Longitude: -1.6329 / 1°37'58"W

OS Eastings: 425163.112994

OS Northings: 260738.624507

OS Grid: SP251607

Mapcode National: GBR 5MN.80F

Mapcode Global: VHBXN.NV4F

Entry Name: Two moated sites and fishponds, and an associated area of ridge and furrow, west and north west of Court Farm House

Scheduled Date: 29 August 1973

Last Amended: 11 May 1994

Source: Historic England

Source ID: 1011196

English Heritage Legacy ID: 21543

County: Warwickshire

Civil Parish: Fulbrook

Traditional County: Warwickshire

Lieutenancy Area (Ceremonial County): Warwickshire

Church of England Parish: Sherbourne All Saints

Church of England Diocese: Coventry


The monument is situated to the west and north west of Court Farm House and
includes two moated sites, a fishpond complex and an area of ridge and furrow
cultivation. The two moated sites are aligned north-south with fishponds to
the west and are located within an extensive area of ridge and furrow
cultivation. The northern moated site has external dimensions of approximately
75m square. The dry moat is up to 20m wide and is 3m deep. External banks are
visible on the northern and western edges of the moat. The banks measure
approximately 10m wide and are 0.4m high. There was originally an external
bank at the eastern edge of the moated site, however, it has been removed
and the area to the east of the moated site is, therefore, not included in the
scheduling. The moated island measures 30m square and has internal enclosure
banks on all sides. It is raised above the surrounding ground surface. There
are slight undulations in the interior, indicating the existence of buried
features beneath the ground surface, and a central depression. There is no
visible evidence for the original access onto the island. The inlet channel
for the moat is visible at the north west corner of the moated site. It is now
dry and has a slight retaining bank along its southern edge. A slight linear
depression at the north east corner of the moated site is considered to be the
remains of the outlet channel.
Approximately 20m to the south is a second moated site. It has external
dimensions of 73m east-west and up to 62m north-south. In c.1838 the eastern
arm of the moat ditch was infilled. It remains visible as a shallow depression
and is partly overlaid by Court Farm House. The western, northern and southern
arms of the moat are waterfilled and are 15m wide. The moated island measures
45m east-west and up to 31m north-south. The surface of the island is level,
except at the south eastern corner, where there is a raised rectangular area
which represents the base for a Victorian greenhouse, the remains, of which,
are excluded from the scheduling. There is no surface evidence for the
original access onto the island. The inlet channel for the moat is partly
visible as a shallow depression, entering at the north western corner.

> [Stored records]

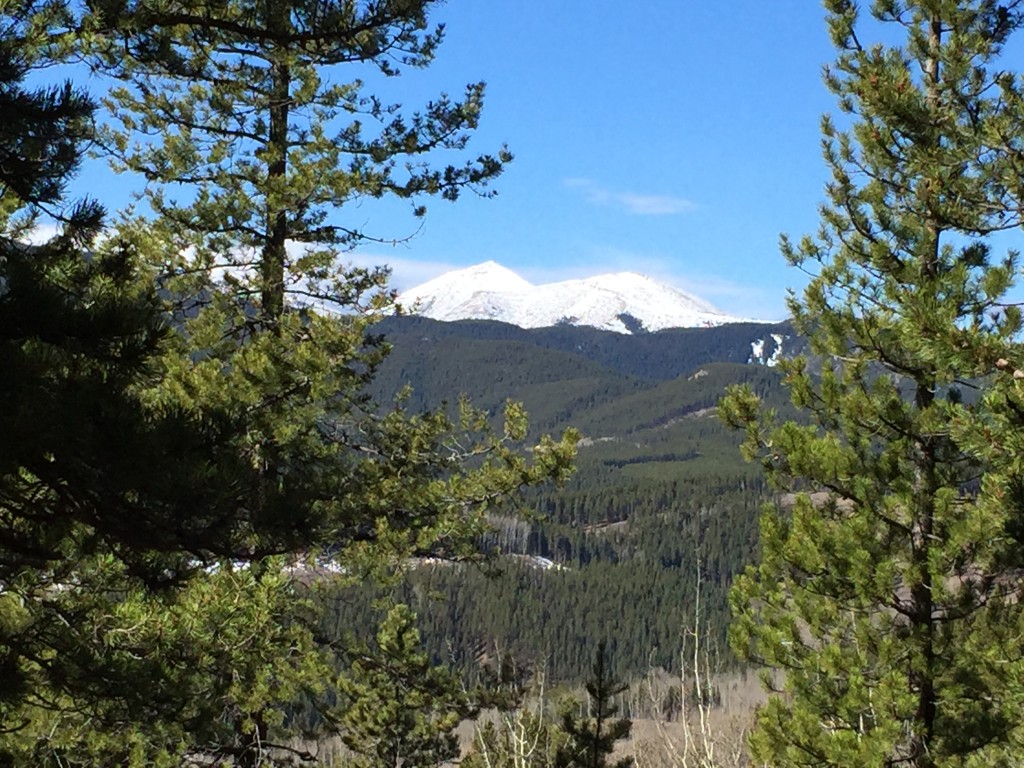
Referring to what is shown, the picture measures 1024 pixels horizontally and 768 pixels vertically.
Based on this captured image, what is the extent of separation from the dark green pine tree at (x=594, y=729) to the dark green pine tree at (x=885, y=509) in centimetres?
428

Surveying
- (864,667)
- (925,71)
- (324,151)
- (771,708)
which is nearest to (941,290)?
(925,71)

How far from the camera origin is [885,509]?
33.8 feet

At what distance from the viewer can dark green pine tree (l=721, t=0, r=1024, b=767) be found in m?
9.50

> [STATED PROBLEM 1]
Reproduce the stored rows word for word, starting at the line that contains "At what distance" and running through the final line of the rows.
> [STATED PROBLEM 2]
Carry on the description of the moated sites and fishponds near Court Farm House after its last sentence.

> [EXERCISE RESPONSE 1]
At what distance from the viewer can dark green pine tree (l=721, t=0, r=1024, b=767) be found in m?
9.50

> [EXERCISE RESPONSE 2]
The southern moated site is considered to be the site of a moated manor house
which is mentioned in documents of 1324 and 1392. In the latter year, the
moated island was said to contain a hall with a solar and an adjoining chapel,
as well as a byre and kitchen under one roof. Beyond the moat there was a
gatehouse with a chamber above and a stable beneath which is thought to
indicate that the site originally included an outer court to the east. The
remains of the gatehouse are thought to have been partly incorporated within
the present Court Farm House which is not included in the scheduling. By 1392
the moated manor site was in disrepair.
The two moated sites are so different in character that they are considered to
represent occupation of two different periods rather than a contemporary manor
house and a second occupied enclosure.
The earthwork remains of a small fishpond complex survive to the west of the
northern moated site. The two ponds, the supply channel and their
inter-connecting leats are now dry. The larger pond measures approximately 45m
east-west and 25m north-south. Water was originally supplied to the ponds by a
drainage channel which leads from the inlet channel at the north west corner
of the northern moated site.
The inlet channels for both moated sites originally led from a parallel
drainage channel to the west. The channel is now dry. Its northern section has
been destroyed by ploughing but it remains visible to the west of the southern
moated site. A 110m length of the surviving drainage channel is included in
the scheduling. To the west, north and south of both moated sites are the
earthwork remains of ridge and furrow cultivation. The ridge and furrow to the
north is aligned north-south and the external bank of the northern moated site
defines the southern limit of this area of cultivation, whilst the drainage
ditch, originally to the west of both moated sites, defines the western
boundary of the ridge and furrow in the southern part of the site. The
drainage channel forms the boundary between two blocks of ridge and furrow.
The headland of the block to the west of it runs parallel to the dry channel
and is included in the scheduling. The ridge and furrow to the east of the
drainage channel is aligned north-south and extends as far south as the stream
channel and as far east as Fulbrook Lane. The ridge and furrow between the
drainage channel and the western edge of the southern moated site and a 10m
wide sample area to the south of the moated site are included in the
scheduling. The ridge and furrow respects the features of both moated sites
and preserves a direct stratigraphic relationship, both between the two moated
sites and between them and the land-use in the surrounding area.
The agricultural buildings at the western edge of the southern moated site,
the foundations of the Victorian greenhouse on the southern moated island, all
modern walling, the surfaces of the pathways and all fence posts are excluded
from the scheduling but the ground beneath all these features, is included.

The site of the monument is shown on the attached map extract.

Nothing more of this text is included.